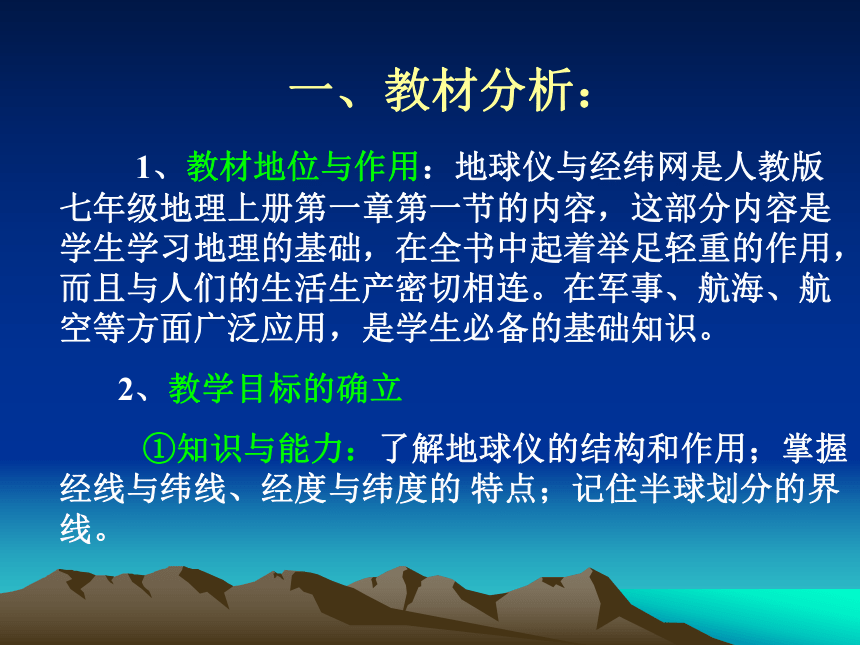 一、教材分析：

1、教材地位与作用：地球仪与经纬网是人教版七年级地理上册第一章第一节的内容，这部分内容是学生学习地理的基础，在全书中起着举足轻重的作用，而且与人们的生活生产密切相连。在军事、航海、航空等方面广泛应用，是学生必备的基础知识。

2、教学目标的确立

①知识与能力：了解地球仪的结构和作用；掌握经线与纬线、经度与纬度的 特点；记住半球划分的界线。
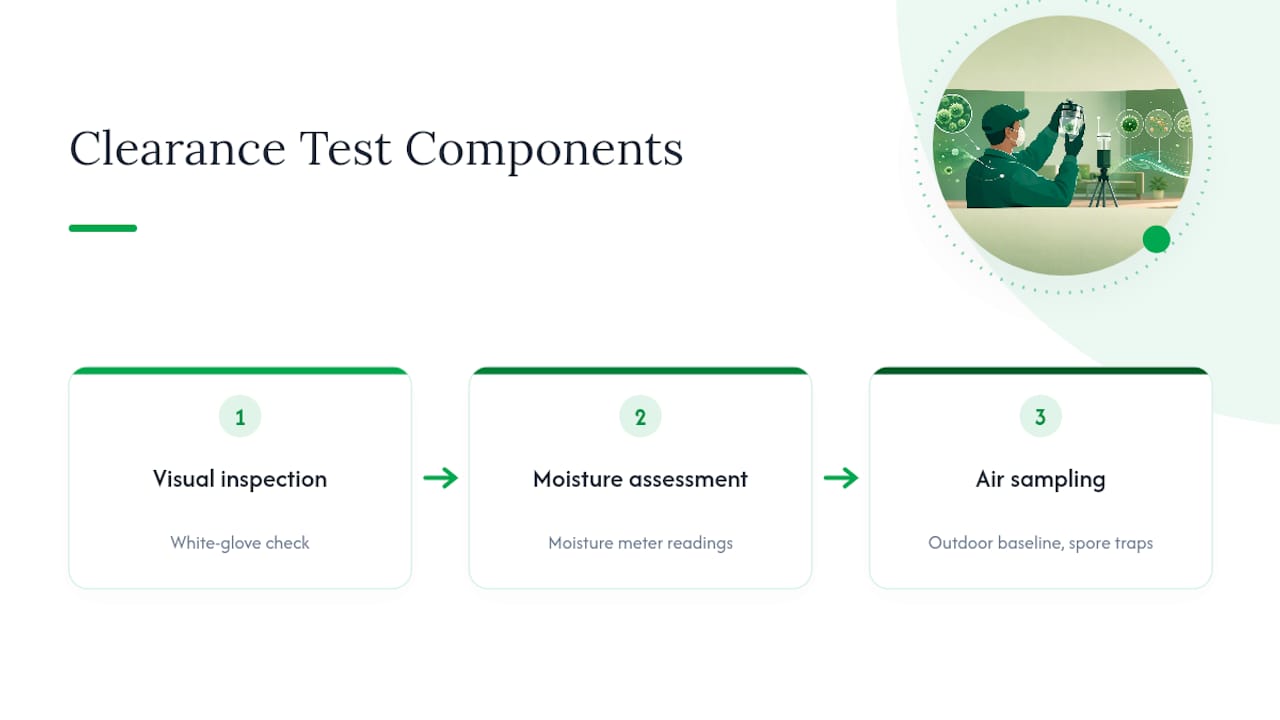 Clearance Test Components

1

Visual inspection

White-glove check

2

Moisture assessment

Moisture meter readings

3

Air sampling

Outdoor baseline, spore traps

§ **WORK INSTRUCTIONS**
Could you restate each record word for word, keeping the pictures out?

§ **RESPONSE FOR THIS EXERCISE**
 一、教材分析：

1、教材地位与作用：地球仪与经纬网是人教版七年级地理上册第一章第一节的内容，这部分内容是学生学习地理的基础，在全书中起着举足轻重的作用，而且与人们的生活生产密切相连。在军事、航海、航空等方面广泛应用，是学生必备的基础知识。

2、教学目标的确立

①知识与能力：了解地球仪的结构和作用；掌握经线与纬线、经度与纬度的 特点；记住半球划分的界线。
 Clearance Test Components

1

Visual inspection

White-glove check

2

Moisture assessment

Moisture meter readings

3

Air sampling

Outdoor baseline, spore traps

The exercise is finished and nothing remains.